The findings could have implications for preservation strategies not just for shipwrecks, but for any aquatic steel structure, she notes. “Most [current] preservation methods are not accounting for the microbial role . . . so we’re still missing that piece of the puzzle. And we’re finding that microbes are definitely affecting the deterioration or preservation of these wrecks.”
The University of Southern Mississippi’s Leila Hamdan, who has been studying the microbiomes of deep-sea wrecks for a decade but was not involved in the Pappy Lane work, says that it’s exciting that the team was able to take core samples to search for microbial life on the shipwreck itself. “In that way, you can ask those really specific questions of: How does microbial life exist on these human-made surfaces?” She adds that she was not surprised that the microbial communities varied in and around the wreck. “We definitely see parallels there,” she says of her work on deep-sea wrecks. Analyzing samples of the surrounding sediment, her team recently found an increasing abundance of cellulose- and hemicellulose-degrading bacteria with proximity to two newly discovered wooden wrecks—one around 500 meters deep and the other nearly 1,800 meters down—in the Gulf of Mexico, says Hamdan, who presented the data at the Ocean Sciences Meeting in San Diego in February.

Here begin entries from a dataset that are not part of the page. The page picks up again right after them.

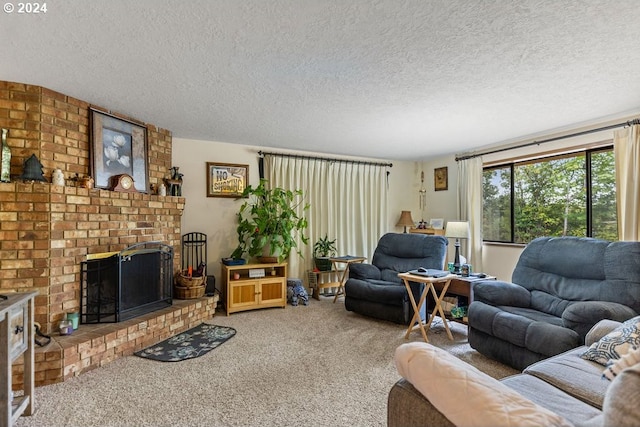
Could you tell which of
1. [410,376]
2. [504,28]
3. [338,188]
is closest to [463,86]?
[504,28]

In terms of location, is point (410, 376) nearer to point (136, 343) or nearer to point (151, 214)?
point (136, 343)

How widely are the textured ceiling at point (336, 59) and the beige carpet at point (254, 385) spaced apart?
2298mm

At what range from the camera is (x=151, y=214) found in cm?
363

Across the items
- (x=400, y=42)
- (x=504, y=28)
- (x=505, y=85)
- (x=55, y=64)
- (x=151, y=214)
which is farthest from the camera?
(x=151, y=214)

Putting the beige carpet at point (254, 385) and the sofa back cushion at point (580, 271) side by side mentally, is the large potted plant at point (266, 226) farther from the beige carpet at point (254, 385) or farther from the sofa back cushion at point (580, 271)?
the sofa back cushion at point (580, 271)

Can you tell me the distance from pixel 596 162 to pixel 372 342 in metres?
3.35

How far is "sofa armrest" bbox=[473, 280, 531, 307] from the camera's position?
2.83m

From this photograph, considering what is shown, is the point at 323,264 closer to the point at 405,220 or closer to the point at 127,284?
the point at 405,220

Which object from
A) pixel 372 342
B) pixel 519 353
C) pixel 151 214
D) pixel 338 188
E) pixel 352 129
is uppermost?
pixel 352 129

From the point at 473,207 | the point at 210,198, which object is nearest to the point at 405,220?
the point at 473,207

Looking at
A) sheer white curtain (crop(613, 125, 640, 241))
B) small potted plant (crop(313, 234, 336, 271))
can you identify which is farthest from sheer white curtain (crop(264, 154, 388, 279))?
sheer white curtain (crop(613, 125, 640, 241))

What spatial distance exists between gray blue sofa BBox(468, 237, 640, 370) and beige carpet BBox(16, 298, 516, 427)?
0.29 meters

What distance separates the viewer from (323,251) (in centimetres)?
501

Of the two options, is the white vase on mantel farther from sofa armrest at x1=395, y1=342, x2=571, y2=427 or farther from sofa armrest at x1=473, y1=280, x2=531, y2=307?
sofa armrest at x1=473, y1=280, x2=531, y2=307
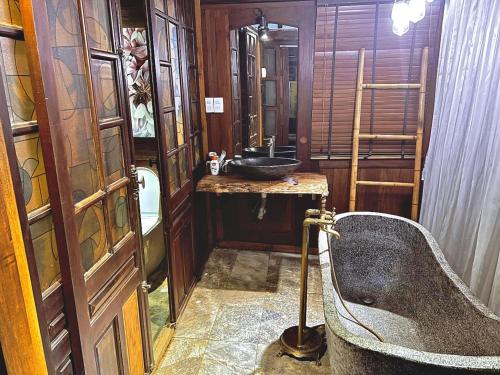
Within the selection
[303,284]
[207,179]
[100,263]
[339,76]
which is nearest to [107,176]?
[100,263]

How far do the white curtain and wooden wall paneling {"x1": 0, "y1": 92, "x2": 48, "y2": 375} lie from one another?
72.1 inches

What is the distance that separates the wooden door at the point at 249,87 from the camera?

Hamdan joins Field as one of the few microbiologists to focus on shipwrecks. In her first such project, Hamdan and colleagues navigated a remotely operated vehicle to six Gulf of Mexico wrecks, all located between 140 meters and 2,000 meters deep, to collect samples that could help them understand the effects of the 2010 Deepwater Horizon oil spill on the microbes in and around the wrecks. She’s also studied how the shipwrecks themselves affect the microbial communities surrounding them. Most recently, she and her team placed pieces of wood near wrecks in the deep sea that they later retrieved, using an acoustic signal to trigger a flotation device to bring them to a research vessel at the surface, to see what microbes had grown on them.
The results support the idea that the composition of microbial communities changes with distance from wrecks, she says. “We’ve seen a . . . definitive signature of increased biodiversity in a ring around the shipwreck Anona,” a yacht that sank in the Gulf of Mexico in 1944, “and we’re also seeing this pattern emerge around one of the two wooden shipwrecks that we studied last summer.” Hamdan says these results will be published soon.
“Looking at microbial communities on shipwrecks is definitely something new,” says Kirstin Meyer-Kaiser, a marine biologist at Woods Hole Oceanographic Institution who studies invertebrate communities that live on shipwrecks. She suspects that, with more research on the microbial communities in and around shipwrecks, scientists will learn about how those communities interact with invertebrates, too. Just as the material of the ship appears to affect which bacteria settle where, she speculates, perhaps the biofilms those bacteria form affect which invertebrates take up residence.
Hamdan says it’s very likely microbes are playing a role in shaping macrofaunal communities at shipwrecks. “For you to be able to see any corals and tube worms and all of this gorgeous stuff that grows on shipwrecks, the microbes have to get there first.”